When you reach the line containing "حضرت علی (ع)- _ ۞" in the entries below, begin reproducing lines exactly, and stop once the line containing "相内優香 電脳トークTV3 相内さん、青春しましょ! 7" is done.
*-*-*
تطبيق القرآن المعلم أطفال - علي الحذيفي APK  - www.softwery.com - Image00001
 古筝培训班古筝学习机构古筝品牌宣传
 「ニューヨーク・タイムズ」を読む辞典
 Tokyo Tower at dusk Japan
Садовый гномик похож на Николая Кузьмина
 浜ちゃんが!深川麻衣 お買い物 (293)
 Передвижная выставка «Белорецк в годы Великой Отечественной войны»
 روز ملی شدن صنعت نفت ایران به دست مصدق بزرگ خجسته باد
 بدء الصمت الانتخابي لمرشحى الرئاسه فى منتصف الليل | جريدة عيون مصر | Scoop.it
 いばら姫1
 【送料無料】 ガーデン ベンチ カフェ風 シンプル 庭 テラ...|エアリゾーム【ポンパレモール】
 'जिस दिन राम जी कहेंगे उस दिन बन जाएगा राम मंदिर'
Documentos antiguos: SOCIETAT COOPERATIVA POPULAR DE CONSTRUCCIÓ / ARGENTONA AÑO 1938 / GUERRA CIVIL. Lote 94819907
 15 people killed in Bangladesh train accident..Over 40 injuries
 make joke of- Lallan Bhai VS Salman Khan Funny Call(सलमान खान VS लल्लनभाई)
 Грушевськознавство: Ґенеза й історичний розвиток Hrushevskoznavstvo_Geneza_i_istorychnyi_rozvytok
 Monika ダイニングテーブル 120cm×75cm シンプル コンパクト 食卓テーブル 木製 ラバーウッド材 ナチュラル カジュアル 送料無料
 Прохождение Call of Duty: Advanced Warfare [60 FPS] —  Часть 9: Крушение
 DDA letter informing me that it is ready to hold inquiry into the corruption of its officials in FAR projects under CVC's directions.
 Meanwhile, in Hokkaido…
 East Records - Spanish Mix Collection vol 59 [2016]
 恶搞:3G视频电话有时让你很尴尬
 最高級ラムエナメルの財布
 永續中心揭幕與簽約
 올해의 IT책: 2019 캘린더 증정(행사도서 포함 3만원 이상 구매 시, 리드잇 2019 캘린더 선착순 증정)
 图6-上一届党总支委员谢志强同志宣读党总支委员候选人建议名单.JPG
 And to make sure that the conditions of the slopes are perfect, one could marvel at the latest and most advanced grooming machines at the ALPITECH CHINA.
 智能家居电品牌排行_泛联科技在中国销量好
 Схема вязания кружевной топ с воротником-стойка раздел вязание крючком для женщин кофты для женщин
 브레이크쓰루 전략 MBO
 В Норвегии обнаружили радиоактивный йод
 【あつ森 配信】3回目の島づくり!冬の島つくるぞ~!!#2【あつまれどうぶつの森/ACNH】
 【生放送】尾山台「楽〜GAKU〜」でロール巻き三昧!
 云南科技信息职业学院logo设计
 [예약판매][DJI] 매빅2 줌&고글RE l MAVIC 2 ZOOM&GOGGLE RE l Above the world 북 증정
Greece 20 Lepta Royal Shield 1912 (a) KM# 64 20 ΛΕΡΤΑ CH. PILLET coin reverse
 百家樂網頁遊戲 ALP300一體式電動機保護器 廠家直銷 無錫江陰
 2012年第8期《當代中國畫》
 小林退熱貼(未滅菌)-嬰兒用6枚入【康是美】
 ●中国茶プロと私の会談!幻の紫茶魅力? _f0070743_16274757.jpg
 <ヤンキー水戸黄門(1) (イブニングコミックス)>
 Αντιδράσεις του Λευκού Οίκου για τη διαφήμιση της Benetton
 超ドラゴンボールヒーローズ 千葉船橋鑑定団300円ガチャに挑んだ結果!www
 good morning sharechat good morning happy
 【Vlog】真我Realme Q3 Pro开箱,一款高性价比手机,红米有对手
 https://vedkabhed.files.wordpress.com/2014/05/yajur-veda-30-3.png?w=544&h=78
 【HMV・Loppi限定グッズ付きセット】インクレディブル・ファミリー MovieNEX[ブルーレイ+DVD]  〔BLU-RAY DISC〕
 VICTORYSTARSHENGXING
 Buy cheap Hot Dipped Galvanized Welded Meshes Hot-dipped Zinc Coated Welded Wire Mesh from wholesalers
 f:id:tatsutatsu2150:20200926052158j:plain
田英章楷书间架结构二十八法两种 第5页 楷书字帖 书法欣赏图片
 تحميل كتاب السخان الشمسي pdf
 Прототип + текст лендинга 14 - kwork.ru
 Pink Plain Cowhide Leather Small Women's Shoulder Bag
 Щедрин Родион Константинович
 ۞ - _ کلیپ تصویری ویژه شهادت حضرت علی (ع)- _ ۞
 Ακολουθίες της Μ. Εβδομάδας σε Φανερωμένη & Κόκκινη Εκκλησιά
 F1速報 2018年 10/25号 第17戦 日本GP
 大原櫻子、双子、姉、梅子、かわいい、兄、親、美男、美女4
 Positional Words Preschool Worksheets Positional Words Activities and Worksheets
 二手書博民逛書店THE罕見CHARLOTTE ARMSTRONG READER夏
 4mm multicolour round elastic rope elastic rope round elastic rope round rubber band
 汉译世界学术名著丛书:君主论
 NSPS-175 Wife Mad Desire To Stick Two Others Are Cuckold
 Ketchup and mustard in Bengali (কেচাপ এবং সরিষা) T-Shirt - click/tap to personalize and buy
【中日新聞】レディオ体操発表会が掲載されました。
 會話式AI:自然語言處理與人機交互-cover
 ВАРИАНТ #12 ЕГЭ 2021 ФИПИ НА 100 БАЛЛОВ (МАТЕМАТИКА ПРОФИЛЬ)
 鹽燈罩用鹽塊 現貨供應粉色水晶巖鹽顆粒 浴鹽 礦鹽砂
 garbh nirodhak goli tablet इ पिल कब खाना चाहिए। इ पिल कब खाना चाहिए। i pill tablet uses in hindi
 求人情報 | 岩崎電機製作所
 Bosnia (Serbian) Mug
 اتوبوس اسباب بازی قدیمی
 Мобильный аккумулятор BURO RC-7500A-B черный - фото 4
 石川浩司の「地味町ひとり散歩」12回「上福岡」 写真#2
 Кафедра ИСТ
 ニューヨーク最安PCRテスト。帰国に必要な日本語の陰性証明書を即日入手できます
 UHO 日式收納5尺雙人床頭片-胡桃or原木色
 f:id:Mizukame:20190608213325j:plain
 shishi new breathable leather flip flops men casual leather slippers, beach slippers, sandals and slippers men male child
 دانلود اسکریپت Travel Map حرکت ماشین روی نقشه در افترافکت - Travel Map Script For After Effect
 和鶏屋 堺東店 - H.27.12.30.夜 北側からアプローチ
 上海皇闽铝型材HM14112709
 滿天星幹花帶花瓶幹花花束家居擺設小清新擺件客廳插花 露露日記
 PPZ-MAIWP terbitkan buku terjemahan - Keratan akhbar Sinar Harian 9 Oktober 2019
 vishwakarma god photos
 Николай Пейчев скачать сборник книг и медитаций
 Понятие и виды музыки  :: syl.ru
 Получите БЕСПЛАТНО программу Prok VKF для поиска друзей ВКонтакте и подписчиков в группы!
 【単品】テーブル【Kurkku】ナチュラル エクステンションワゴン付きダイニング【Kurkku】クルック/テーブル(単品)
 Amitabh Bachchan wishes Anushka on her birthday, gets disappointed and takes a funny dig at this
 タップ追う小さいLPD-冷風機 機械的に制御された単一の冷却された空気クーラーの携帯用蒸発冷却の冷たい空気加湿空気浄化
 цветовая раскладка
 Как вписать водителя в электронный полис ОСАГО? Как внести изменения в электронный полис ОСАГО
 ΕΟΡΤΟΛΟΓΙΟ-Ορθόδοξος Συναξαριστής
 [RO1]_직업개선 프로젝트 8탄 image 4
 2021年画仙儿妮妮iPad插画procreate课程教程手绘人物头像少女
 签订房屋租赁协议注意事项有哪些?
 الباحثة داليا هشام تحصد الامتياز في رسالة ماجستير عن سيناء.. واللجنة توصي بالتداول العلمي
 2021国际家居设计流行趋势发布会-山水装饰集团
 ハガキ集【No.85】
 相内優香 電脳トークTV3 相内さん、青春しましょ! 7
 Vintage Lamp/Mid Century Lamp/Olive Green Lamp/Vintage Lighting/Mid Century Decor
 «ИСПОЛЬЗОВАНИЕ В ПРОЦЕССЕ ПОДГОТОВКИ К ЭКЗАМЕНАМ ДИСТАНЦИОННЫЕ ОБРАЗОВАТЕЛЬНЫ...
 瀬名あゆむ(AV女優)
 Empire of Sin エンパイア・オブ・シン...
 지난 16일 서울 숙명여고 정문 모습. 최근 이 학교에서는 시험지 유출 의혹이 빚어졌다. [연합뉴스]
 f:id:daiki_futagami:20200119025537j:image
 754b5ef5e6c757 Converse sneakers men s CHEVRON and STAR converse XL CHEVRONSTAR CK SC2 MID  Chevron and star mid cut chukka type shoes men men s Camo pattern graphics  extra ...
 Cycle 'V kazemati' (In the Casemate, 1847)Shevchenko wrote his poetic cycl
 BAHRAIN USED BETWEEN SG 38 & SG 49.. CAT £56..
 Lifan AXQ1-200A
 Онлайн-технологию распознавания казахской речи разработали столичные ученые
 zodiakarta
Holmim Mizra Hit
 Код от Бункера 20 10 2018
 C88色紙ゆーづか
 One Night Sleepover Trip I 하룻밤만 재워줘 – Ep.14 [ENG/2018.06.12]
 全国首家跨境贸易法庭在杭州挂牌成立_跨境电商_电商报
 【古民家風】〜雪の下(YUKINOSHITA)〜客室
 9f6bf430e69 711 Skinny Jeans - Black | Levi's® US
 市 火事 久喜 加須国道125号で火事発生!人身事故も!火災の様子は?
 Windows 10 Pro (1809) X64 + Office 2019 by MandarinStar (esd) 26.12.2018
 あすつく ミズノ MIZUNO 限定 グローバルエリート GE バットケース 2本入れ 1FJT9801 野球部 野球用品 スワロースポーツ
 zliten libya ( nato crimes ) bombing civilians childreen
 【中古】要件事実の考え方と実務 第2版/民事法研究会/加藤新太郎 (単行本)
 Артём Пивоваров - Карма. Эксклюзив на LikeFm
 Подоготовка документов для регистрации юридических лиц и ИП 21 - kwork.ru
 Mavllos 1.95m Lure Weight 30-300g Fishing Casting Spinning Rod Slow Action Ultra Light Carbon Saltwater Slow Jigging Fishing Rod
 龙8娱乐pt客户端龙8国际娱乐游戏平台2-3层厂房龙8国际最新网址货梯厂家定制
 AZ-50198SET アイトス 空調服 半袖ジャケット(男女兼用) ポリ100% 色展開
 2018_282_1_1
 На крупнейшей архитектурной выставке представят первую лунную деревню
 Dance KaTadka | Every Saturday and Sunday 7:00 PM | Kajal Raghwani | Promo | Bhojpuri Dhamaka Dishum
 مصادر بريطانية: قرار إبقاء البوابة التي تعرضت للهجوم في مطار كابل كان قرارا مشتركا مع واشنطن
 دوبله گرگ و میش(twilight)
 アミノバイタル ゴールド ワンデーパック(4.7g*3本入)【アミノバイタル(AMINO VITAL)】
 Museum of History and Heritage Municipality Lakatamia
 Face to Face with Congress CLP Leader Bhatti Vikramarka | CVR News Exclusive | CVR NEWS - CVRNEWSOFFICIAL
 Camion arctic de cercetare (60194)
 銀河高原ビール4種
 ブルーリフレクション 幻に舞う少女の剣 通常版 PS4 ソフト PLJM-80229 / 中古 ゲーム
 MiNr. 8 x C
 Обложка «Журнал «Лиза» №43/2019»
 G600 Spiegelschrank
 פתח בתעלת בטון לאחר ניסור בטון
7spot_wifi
*-*-*
= Solution for this task =
 ۞ - _ کلیپ تصویری ویژه شهادت حضرت علی (ع)- _ ۞
 Ακολουθίες της Μ. Εβδομάδας σε Φανερωμένη & Κόκκινη Εκκλησιά
 F1速報 2018年 10/25号 第17戦 日本GP
 大原櫻子、双子、姉、梅子、かわいい、兄、親、美男、美女4
 Positional Words Preschool Worksheets Positional Words Activities and Worksheets
 二手書博民逛書店THE罕見CHARLOTTE ARMSTRONG READER夏
 4mm multicolour round elastic rope elastic rope round elastic rope round rubber band
 汉译世界学术名著丛书:君主论
 NSPS-175 Wife Mad Desire To Stick Two Others Are Cuckold
 Ketchup and mustard in Bengali (কেচাপ এবং সরিষা) T-Shirt - click/tap to personalize and buy
【中日新聞】レディオ体操発表会が掲載されました。
 會話式AI:自然語言處理與人機交互-cover
 ВАРИАНТ #12 ЕГЭ 2021 ФИПИ НА 100 БАЛЛОВ (МАТЕМАТИКА ПРОФИЛЬ)
 鹽燈罩用鹽塊 現貨供應粉色水晶巖鹽顆粒 浴鹽 礦鹽砂
 garbh nirodhak goli tablet इ पिल कब खाना चाहिए। इ पिल कब खाना चाहिए। i pill tablet uses in hindi
 求人情報 | 岩崎電機製作所
 Bosnia (Serbian) Mug
 اتوبوس اسباب بازی قدیمی
 Мобильный аккумулятор BURO RC-7500A-B черный - фото 4
 石川浩司の「地味町ひとり散歩」12回「上福岡」 写真#2
 Кафедра ИСТ
 ニューヨーク最安PCRテスト。帰国に必要な日本語の陰性証明書を即日入手できます
 UHO 日式收納5尺雙人床頭片-胡桃or原木色
 f:id:Mizukame:20190608213325j:plain
 shishi new breathable leather flip flops men casual leather slippers, beach slippers, sandals and slippers men male child
 دانلود اسکریپت Travel Map حرکت ماشین روی نقشه در افترافکت - Travel Map Script For After Effect
 和鶏屋 堺東店 - H.27.12.30.夜 北側からアプローチ
 上海皇闽铝型材HM14112709
 滿天星幹花帶花瓶幹花花束家居擺設小清新擺件客廳插花 露露日記
 PPZ-MAIWP terbitkan buku terjemahan - Keratan akhbar Sinar Harian 9 Oktober 2019
 vishwakarma god photos
 Николай Пейчев скачать сборник книг и медитаций
 Понятие и виды музыки  :: syl.ru
 Получите БЕСПЛАТНО программу Prok VKF для поиска друзей ВКонтакте и подписчиков в группы!
 【単品】テーブル【Kurkku】ナチュラル エクステンションワゴン付きダイニング【Kurkku】クルック/テーブル(単品)
 Amitabh Bachchan wishes Anushka on her birthday, gets disappointed and takes a funny dig at this
 タップ追う小さいLPD-冷風機 機械的に制御された単一の冷却された空気クーラーの携帯用蒸発冷却の冷たい空気加湿空気浄化
 цветовая раскладка
 Как вписать водителя в электронный полис ОСАГО? Как внести изменения в электронный полис ОСАГО
 ΕΟΡΤΟΛΟΓΙΟ-Ορθόδοξος Συναξαριστής
 [RO1]_직업개선 프로젝트 8탄 image 4
 2021年画仙儿妮妮iPad插画procreate课程教程手绘人物头像少女
 签订房屋租赁协议注意事项有哪些?
 الباحثة داليا هشام تحصد الامتياز في رسالة ماجستير عن سيناء.. واللجنة توصي بالتداول العلمي
 2021国际家居设计流行趋势发布会-山水装饰集团
 ハガキ集【No.85】
 相内優香 電脳トークTV3 相内さん、青春しましょ! 7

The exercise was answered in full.